Meda AB (publ.) January - September 2007, interim report

Meda AB (publ.) January - September 2007, interim report

•	The Group's net sales reached SEK 5,820.8 million (3,904.6).

•	EBITDA, excluding non-recurring impact on profits, rose to SEK 1,980.8 (1)
million (1,072.4)(2), thus yielding a 34.0% margin (27.5). 

•	Operating profit, excluding non-recurring profit impact, increased to SEK
1,440.8 (1) million (788.9)(2).

•	Including non-recurring items, operating profit totalled SEK 1,322.7 million
(1,111.4).

•	Profit after tax was SEK 749.0 million (614.5). Excluding non-recurring items,
profit after tax rose to SEK 701.0(3) million (397.1)(3). 

•	Earnings per share (EPS) were SEK 3.20 (2.83).
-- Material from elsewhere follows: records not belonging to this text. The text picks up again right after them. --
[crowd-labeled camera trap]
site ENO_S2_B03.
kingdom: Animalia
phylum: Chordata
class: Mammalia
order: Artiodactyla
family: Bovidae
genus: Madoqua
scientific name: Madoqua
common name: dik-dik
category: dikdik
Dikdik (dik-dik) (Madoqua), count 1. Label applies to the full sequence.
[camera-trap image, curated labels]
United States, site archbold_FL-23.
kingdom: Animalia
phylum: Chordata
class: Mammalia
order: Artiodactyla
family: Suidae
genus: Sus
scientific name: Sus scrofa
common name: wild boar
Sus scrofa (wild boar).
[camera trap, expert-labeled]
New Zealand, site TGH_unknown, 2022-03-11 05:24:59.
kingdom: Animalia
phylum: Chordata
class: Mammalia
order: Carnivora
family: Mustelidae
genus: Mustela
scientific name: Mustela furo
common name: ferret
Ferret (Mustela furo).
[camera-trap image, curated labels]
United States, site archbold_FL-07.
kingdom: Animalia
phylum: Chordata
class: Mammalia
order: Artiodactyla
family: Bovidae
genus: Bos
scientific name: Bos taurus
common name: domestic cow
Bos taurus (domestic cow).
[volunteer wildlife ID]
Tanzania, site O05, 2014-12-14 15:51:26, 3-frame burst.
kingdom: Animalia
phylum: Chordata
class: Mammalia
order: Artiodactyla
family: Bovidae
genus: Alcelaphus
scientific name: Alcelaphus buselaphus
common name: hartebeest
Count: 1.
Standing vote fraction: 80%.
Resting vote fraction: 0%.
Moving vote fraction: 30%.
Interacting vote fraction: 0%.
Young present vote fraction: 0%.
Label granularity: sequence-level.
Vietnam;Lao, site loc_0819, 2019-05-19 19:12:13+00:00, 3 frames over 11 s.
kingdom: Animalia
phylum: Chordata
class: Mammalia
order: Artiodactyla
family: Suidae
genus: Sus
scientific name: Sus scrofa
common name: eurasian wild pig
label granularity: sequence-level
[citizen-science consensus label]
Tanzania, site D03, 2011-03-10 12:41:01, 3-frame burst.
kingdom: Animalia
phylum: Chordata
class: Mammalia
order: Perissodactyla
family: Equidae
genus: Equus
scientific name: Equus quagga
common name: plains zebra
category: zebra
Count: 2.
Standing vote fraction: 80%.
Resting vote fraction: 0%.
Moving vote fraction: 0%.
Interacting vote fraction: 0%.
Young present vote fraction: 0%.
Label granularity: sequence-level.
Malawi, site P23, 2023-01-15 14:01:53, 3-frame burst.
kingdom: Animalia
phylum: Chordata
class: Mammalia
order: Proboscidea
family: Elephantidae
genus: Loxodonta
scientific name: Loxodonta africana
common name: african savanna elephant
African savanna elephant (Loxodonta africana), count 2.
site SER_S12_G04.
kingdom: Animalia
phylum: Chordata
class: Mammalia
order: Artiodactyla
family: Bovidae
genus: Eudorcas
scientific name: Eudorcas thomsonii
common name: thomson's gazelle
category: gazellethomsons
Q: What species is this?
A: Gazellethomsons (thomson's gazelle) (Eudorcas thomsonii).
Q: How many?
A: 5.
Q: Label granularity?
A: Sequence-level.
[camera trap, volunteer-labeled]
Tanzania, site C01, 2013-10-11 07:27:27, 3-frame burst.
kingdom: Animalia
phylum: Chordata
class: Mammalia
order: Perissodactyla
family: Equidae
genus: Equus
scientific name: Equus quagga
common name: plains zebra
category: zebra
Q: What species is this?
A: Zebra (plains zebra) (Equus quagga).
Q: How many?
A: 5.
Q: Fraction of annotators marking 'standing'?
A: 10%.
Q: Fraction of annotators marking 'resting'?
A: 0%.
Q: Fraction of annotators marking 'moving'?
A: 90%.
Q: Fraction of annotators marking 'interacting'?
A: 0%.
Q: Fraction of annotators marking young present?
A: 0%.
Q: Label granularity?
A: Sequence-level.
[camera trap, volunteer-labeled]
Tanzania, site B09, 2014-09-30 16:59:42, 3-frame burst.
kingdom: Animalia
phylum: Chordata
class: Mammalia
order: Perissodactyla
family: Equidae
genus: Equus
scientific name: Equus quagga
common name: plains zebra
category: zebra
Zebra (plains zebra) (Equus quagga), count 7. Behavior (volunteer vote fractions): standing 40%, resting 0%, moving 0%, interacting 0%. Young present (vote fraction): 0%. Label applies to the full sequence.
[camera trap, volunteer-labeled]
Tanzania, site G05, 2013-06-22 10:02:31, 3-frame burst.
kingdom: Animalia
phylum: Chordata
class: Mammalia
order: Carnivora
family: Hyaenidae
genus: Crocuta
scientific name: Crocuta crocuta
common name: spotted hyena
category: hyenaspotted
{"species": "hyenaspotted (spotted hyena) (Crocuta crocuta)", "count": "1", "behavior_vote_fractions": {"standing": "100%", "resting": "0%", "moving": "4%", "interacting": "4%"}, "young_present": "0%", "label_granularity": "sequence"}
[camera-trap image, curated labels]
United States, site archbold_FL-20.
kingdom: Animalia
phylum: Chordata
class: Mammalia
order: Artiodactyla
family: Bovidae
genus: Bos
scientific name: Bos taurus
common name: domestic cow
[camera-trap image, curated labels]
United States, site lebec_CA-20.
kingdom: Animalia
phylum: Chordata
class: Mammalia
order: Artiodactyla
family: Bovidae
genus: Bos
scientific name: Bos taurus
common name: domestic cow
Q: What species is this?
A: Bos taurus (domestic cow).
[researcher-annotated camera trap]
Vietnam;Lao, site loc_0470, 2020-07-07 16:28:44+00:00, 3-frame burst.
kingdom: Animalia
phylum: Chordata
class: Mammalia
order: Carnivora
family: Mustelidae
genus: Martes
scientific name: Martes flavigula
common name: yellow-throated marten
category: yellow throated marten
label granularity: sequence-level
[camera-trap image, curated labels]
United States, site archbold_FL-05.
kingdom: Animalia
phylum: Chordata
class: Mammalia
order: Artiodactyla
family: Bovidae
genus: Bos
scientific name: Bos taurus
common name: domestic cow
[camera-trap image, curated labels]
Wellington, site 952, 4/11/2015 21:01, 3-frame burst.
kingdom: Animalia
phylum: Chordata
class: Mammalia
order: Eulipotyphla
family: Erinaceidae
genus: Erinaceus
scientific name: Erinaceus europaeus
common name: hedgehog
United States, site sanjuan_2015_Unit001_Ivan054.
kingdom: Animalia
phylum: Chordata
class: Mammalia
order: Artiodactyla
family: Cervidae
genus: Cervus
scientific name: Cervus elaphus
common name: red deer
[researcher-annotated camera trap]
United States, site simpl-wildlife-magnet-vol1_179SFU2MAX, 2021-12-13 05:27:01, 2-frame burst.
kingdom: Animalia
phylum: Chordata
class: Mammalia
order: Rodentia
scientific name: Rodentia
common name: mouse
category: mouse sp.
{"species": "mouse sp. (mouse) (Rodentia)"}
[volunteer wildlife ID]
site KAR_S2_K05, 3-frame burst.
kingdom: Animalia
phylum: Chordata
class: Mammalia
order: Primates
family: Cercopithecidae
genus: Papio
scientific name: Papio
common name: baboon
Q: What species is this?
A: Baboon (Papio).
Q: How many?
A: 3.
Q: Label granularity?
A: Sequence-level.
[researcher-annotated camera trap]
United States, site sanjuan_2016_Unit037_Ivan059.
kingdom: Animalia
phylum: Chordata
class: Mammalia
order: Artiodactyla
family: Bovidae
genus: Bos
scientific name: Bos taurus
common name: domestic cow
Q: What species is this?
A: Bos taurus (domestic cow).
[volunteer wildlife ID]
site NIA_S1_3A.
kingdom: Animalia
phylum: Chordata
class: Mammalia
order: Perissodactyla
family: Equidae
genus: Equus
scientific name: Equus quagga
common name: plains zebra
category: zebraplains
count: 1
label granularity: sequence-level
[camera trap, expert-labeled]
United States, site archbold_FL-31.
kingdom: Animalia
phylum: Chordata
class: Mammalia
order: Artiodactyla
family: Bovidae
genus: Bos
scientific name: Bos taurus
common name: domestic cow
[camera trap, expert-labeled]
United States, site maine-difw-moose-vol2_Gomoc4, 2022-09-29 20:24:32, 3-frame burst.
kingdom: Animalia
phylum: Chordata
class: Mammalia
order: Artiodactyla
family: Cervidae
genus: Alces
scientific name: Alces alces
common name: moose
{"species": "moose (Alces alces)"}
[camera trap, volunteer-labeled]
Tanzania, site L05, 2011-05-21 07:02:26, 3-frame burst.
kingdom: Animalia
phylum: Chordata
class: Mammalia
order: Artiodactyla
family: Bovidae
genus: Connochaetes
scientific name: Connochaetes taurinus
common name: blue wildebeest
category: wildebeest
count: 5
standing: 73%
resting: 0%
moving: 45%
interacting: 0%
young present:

Excluding one-offs, EPS climbed
to SEK 3.00(3) (1.83)(3).

•	Full-year forecast for 2007 (excluding Recip): The Meda Group estimates
full-year sales of about SEK 8,000 million and EBITDA - excluding non-recurring
profit effects - exceeding SEK 2,500 million.

Highlights

Establishment in the US
•	Acquisition of MedPointe is complete, and the company was consolidated in the
Meda Group starting on 21 August.

•	Integration occurred faster than expected.

•	A new, improved formulation for Astelin (rhinitis treatment) was submitted to
the FDA for registration.

•	Launch of SOMA 250 (a muscle relaxant) commenced after FDA approval on 14
September 2007.

BEMA Fentanyl - new pain treatment
•	Meda acquired the exclusive rights to the US market.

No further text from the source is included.